# OT Round Table at Teldex: Alex Moukala on Orchestral Tools, Music Production & Staying Creative



## Maxime Luft (Oct 8, 2019)

Hey guys, we recently had the pleasure to welcome Alex Moukala at Teldex. Don't miss this out

Here is a short preview of our round table:




And here the full video:





There are several topics which we discussed:


0:00 _Welcome at Teldex_ 

0:16 _Why FL Studio?_ 

1:44 _Composing with other DAWs _

4:05 _Thoughts on Metropolis Ark 1 _

6:02 _Mixing Orchestral Soundtracks _

8:00 _Junkie XL Brass _

8:51 _Tips for Beginners _

12:48 _Multi Patches VS Single Articulations _

15:01 _Satan Was Into My Computer_😈

17:04 _The Berlin Series _

18:09 _Orchestral Tools' New Sampler _

21:38 _The Story Behind one of Alex Moukala's Trailer Placements_


----------



## rudi (Oct 8, 2019)

Great stuff! Thank you for sharing


----------



## yellowtone (Oct 9, 2019)

this is really insightful, love the personal discovery journey. One question: what is the plugin in FL Studio that Alex mentions where you can change articulations in the piano roll by color? I couldn’t quite catch the name but the functionality sounds like a huge improvement for my workflow... wondering if something similar exists for Logic


----------



## KallumS (Oct 9, 2019)

yellowtone said:


> this is really insightful, love the personal discovery journey. One question: what is the plugin in FL Studio that Alex mentions where you can change articulations in the piano roll by color? I couldn’t quite catch the name but the functionality sounds like a huge improvement for my workflow... wondering if something similar exists for Logic



BRSO Articulate. He did a video on it: 

FL Studio only unfortunately.

Logic already has something built into recent versions with Articulation Sets.


----------



## yellowtone (Oct 9, 2019)

Thanks so much... looks like Articulation Sets will work for me. Cheers!


----------



## KallumS (Oct 10, 2019)

yellowtone said:


> Thanks so much... looks like Articulation Sets will work for me. Cheers!

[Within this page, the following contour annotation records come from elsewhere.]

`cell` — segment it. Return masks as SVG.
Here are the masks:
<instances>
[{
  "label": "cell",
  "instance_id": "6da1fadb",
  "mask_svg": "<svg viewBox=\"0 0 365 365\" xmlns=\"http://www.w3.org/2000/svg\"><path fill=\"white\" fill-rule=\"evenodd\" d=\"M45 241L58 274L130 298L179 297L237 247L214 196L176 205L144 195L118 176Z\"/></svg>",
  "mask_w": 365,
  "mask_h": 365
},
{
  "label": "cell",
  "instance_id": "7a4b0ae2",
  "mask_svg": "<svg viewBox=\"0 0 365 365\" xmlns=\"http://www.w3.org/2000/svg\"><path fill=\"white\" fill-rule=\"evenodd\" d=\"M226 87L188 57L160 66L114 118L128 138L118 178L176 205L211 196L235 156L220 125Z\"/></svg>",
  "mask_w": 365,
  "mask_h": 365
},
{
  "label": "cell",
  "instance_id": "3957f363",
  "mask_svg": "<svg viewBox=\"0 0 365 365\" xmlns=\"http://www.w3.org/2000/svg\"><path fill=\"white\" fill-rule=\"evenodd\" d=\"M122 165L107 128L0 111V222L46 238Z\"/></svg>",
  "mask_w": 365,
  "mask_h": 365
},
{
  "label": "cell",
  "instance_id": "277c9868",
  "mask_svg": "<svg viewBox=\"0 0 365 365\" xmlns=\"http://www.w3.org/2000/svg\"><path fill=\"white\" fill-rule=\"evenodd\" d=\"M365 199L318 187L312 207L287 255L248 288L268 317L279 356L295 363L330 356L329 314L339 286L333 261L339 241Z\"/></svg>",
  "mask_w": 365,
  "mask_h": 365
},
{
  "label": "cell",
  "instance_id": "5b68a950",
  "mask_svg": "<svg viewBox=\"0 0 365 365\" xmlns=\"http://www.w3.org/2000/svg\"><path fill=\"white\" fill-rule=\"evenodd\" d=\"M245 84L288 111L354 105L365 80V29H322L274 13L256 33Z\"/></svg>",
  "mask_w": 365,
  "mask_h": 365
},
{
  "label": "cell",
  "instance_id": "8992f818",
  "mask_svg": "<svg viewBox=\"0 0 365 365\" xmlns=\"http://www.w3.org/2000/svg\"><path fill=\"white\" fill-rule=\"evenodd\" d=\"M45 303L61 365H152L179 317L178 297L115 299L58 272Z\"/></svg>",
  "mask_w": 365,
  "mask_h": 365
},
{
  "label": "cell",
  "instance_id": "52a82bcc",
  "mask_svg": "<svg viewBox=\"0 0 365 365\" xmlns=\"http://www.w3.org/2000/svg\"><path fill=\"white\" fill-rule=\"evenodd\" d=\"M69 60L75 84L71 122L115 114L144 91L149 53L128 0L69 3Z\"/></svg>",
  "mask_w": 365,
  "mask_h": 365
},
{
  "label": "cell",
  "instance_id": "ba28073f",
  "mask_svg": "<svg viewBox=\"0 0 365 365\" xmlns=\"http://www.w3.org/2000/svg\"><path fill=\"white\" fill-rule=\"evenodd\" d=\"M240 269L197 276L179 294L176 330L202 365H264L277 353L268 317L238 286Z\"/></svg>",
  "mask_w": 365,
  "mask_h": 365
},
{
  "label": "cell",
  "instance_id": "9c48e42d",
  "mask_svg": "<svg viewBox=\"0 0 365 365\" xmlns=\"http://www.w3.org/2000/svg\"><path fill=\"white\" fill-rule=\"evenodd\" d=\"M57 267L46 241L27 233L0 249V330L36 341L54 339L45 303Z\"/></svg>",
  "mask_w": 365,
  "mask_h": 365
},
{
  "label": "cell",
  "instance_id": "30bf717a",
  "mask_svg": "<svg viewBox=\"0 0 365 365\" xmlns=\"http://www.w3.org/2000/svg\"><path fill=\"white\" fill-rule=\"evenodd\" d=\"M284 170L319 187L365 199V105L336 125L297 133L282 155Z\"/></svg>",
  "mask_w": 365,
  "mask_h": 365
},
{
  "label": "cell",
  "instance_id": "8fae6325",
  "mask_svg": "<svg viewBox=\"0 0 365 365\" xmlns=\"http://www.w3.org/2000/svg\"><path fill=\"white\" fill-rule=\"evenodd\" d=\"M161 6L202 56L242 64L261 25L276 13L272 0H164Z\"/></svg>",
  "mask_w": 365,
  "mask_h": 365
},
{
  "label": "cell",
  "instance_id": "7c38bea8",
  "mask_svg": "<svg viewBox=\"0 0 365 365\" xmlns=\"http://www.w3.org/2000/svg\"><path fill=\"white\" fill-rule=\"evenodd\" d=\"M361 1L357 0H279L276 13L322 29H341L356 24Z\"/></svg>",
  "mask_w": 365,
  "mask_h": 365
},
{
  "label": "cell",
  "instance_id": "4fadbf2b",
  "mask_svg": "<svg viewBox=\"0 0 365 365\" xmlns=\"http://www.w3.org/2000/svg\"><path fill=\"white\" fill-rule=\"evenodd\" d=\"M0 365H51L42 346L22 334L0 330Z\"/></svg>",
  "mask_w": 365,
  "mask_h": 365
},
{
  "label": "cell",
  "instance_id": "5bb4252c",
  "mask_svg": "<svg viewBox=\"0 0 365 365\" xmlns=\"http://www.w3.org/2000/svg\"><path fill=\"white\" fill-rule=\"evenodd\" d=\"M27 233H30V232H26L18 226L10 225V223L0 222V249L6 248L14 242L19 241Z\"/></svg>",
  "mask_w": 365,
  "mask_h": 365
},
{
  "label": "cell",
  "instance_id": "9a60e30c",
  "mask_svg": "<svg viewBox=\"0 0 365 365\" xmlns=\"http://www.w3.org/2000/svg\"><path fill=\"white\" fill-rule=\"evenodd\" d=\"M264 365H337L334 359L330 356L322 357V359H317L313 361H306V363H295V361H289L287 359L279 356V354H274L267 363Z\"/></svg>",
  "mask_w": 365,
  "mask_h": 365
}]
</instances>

BabylonWaves sell pre-mapped Articulation Set templates for most popular libraries, I've used them with Logic and they're very well laid out.


----------



## yellowtone (Oct 10, 2019)

KallumS said:


> BabylonWaves sell pre-mapped Articulation Set templates for most popular libraries, I've used them with Logic and they're very well laid out.


Interesting, I will check them out. Thanks for the tip!


----------